## Linhas de raciocínio espacial
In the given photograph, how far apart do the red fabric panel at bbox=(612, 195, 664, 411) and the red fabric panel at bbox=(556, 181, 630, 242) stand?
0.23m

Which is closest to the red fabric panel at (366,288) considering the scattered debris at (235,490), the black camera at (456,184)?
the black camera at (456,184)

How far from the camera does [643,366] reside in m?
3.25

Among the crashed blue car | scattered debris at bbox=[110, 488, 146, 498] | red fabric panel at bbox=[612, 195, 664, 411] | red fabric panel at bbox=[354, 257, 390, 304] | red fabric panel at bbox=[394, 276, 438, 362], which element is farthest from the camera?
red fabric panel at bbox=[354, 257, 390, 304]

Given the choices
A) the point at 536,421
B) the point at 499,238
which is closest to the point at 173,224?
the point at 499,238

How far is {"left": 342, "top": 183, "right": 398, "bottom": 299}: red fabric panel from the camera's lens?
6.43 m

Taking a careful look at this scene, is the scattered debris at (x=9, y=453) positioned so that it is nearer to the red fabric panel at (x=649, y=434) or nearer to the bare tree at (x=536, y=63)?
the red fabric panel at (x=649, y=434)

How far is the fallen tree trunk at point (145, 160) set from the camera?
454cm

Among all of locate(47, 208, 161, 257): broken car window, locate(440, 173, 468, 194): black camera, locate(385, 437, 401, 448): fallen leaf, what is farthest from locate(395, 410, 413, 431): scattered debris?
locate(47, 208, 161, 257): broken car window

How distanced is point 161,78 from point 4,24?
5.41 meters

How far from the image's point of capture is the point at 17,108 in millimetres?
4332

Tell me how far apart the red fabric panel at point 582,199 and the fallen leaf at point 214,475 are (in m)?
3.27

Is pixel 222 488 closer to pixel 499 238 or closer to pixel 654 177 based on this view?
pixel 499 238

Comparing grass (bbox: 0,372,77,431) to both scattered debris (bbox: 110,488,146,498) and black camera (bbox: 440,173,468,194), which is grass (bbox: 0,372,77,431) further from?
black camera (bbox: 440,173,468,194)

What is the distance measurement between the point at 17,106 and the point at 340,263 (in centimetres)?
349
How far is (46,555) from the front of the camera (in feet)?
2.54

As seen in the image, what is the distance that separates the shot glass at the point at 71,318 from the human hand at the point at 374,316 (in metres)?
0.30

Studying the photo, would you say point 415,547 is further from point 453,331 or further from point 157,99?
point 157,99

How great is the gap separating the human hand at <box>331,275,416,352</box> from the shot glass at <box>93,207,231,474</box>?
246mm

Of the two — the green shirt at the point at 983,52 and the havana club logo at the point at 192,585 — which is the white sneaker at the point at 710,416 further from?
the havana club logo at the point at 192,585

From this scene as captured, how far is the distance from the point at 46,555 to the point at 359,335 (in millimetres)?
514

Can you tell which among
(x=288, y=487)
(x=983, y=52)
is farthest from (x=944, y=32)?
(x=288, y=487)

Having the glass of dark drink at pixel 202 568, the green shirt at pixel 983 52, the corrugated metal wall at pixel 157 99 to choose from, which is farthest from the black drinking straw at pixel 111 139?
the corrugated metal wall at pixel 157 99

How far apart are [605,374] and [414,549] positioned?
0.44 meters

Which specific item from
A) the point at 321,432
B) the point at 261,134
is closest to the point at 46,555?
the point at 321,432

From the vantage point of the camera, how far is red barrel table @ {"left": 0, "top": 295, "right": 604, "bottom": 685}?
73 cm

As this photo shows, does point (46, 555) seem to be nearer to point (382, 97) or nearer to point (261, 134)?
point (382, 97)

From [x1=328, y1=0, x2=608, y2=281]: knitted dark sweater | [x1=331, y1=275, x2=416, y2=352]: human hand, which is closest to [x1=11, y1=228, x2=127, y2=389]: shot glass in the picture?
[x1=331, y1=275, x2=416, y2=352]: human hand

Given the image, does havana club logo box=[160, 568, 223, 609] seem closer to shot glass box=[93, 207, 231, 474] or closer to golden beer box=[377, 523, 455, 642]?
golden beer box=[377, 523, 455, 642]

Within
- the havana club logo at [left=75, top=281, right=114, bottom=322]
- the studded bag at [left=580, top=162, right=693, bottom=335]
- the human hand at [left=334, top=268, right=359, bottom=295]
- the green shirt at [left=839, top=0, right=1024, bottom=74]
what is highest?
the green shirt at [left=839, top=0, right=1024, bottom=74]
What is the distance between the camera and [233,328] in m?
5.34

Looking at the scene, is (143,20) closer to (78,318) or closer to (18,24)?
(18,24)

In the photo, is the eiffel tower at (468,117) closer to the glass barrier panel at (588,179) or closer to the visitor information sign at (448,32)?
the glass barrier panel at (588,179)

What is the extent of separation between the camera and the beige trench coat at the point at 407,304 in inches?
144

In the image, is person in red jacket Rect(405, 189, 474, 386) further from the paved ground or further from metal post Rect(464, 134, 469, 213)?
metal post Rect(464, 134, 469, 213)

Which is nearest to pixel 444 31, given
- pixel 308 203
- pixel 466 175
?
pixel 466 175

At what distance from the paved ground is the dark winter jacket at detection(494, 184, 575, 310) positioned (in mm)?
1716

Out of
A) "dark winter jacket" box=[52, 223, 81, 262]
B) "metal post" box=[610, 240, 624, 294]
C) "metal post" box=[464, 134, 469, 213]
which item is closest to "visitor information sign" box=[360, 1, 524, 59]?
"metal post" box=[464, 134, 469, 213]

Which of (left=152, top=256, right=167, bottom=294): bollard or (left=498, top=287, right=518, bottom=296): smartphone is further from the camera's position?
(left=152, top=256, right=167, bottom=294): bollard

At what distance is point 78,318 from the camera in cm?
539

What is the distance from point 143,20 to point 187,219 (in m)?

## Seu objetivo
Atualize tudo desde a linha que contém "At what distance from" até o fim das linhas, trocando "smartphone" por "mobile phone" e mantendo o resto sem alteração. Devolva somente esse trecho.

## Solução completa
At what distance from the paved ground is the dark winter jacket at detection(494, 184, 575, 310) positioned (in mm)?
1716

Out of
A) "dark winter jacket" box=[52, 223, 81, 262]
B) "metal post" box=[610, 240, 624, 294]
C) "metal post" box=[464, 134, 469, 213]
which item is closest to "visitor information sign" box=[360, 1, 524, 59]?
"metal post" box=[464, 134, 469, 213]

Which of (left=152, top=256, right=167, bottom=294): bollard or (left=498, top=287, right=518, bottom=296): mobile phone is further from the camera's position?
(left=152, top=256, right=167, bottom=294): bollard

At what distance is point 78,318 from the camera in cm?
539

What is the distance from point 143,20 to point 187,219 (in m)?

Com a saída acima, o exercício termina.